— GIVEN REQUEST —
Give back exactly the lines running from the line with "What is the spacing" to the end of the entries, and only those lines.

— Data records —
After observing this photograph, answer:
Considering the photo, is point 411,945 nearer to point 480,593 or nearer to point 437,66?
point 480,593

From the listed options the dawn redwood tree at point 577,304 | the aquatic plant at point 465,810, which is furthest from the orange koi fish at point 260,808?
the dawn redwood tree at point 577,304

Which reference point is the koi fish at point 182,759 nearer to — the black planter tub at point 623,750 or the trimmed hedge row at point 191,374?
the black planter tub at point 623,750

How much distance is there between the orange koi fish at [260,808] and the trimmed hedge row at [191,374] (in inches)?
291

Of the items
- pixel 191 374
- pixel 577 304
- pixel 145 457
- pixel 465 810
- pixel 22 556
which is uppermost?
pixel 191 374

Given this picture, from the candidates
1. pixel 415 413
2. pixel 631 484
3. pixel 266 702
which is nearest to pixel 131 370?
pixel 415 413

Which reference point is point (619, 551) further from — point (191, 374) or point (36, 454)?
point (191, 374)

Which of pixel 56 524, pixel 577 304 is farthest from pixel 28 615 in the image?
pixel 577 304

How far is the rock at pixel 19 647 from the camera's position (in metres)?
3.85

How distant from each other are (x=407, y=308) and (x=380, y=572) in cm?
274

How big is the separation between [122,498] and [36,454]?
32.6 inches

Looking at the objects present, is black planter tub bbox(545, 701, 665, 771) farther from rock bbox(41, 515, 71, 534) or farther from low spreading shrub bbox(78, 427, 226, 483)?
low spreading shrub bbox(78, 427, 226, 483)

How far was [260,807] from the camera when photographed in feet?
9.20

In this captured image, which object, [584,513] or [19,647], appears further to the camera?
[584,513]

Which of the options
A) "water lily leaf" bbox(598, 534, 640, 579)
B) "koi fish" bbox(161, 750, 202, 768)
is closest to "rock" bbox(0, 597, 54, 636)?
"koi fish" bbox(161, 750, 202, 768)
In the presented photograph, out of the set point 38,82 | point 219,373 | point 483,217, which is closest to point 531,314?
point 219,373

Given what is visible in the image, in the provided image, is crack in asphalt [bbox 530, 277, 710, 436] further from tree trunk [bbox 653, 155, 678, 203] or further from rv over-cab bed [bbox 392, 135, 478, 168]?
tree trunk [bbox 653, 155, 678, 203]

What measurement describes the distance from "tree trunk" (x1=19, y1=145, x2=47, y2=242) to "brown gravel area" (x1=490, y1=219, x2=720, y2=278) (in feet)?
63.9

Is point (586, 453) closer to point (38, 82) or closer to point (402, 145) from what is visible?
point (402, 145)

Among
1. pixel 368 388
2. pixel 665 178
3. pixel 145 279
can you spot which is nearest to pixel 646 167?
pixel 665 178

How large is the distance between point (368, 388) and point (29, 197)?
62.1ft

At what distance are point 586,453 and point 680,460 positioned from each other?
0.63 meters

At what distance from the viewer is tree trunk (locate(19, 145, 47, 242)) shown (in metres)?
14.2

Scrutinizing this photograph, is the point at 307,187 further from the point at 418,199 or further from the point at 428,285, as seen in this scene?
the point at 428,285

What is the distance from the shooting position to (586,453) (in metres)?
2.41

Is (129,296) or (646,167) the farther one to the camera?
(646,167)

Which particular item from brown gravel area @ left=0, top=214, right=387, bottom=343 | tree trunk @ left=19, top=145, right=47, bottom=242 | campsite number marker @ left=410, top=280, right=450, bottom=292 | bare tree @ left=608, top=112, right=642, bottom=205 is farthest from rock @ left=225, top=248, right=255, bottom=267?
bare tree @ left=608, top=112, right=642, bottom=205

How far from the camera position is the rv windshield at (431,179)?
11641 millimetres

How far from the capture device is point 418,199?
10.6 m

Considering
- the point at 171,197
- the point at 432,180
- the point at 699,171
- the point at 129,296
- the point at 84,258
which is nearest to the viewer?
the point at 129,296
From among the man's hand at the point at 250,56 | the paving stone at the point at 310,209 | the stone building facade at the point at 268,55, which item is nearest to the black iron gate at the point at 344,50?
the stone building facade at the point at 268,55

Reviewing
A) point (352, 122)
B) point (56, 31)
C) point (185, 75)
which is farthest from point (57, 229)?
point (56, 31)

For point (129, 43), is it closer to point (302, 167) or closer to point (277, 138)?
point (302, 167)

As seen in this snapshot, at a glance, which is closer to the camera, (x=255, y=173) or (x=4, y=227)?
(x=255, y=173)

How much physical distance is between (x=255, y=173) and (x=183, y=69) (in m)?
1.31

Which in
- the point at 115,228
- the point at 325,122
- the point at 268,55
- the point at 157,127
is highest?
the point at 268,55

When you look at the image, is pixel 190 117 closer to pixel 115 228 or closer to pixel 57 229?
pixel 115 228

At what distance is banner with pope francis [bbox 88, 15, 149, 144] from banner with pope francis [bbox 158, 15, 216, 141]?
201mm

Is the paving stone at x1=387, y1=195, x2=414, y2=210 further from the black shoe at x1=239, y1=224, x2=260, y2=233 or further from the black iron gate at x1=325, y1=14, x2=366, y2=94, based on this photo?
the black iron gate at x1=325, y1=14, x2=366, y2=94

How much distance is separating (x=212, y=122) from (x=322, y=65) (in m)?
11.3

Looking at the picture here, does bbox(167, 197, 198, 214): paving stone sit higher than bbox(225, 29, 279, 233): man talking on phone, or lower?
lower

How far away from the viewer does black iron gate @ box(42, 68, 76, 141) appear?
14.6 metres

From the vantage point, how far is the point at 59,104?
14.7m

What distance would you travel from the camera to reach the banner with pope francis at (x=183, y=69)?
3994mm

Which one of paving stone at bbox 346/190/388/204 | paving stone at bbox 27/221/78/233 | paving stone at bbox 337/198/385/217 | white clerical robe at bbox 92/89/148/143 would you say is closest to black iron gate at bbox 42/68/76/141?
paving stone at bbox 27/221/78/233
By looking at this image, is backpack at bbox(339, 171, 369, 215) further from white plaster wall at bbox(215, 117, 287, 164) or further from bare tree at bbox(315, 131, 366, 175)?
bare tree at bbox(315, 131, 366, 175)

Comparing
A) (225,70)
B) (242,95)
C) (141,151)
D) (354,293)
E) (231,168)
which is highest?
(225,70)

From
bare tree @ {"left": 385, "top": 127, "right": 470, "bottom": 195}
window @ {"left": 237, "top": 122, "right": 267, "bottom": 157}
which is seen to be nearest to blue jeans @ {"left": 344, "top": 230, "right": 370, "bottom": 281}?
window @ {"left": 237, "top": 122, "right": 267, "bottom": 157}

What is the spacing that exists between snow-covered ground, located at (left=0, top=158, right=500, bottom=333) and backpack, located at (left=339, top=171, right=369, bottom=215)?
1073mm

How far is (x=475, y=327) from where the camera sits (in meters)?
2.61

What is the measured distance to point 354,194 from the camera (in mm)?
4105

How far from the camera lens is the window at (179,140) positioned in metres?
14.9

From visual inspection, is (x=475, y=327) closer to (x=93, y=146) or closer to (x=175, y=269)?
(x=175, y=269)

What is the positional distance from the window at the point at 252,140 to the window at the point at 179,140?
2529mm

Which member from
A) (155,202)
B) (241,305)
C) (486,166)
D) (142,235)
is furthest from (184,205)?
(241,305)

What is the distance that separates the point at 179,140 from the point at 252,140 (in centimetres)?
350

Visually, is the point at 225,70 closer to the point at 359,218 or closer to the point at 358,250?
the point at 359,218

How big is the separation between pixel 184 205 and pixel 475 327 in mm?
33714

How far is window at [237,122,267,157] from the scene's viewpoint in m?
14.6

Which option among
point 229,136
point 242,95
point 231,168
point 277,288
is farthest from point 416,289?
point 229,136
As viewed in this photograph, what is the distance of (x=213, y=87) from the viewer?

— WRITTEN SOLUTION —
What is the spacing that exists between snow-covered ground, located at (left=0, top=158, right=500, bottom=333) and backpack, located at (left=339, top=171, right=369, bottom=215)?
1073mm

How far is (x=475, y=327) from where the camera sits (in meters)?
2.61

What is the measured distance to point 354,194 from the camera (in mm)?
4105

How far from the camera lens is the window at (179,140) positioned in metres?
14.9

From visual inspection, is (x=475, y=327) closer to (x=93, y=146) or closer to (x=175, y=269)?
(x=175, y=269)

What is the positional distance from the window at the point at 252,140 to the window at the point at 179,140?
2529mm

Which member from
A) (155,202)
B) (241,305)
C) (486,166)
D) (142,235)
is furthest from (184,205)?
(241,305)

What is the distance that separates the point at 179,140 from the point at 252,140 (in centimetres)?
350

Visually, is the point at 225,70 closer to the point at 359,218 or closer to the point at 358,250?
the point at 359,218

How big is the separation between pixel 184 205 and pixel 475 327 in mm?
33714

How far is window at [237,122,267,157] from the scene's viewpoint in m?
14.6

Which option among
point 229,136
point 242,95
point 231,168
point 277,288
is farthest from point 416,289?
point 229,136
As viewed in this photograph, what is the distance of (x=213, y=87) from the viewer?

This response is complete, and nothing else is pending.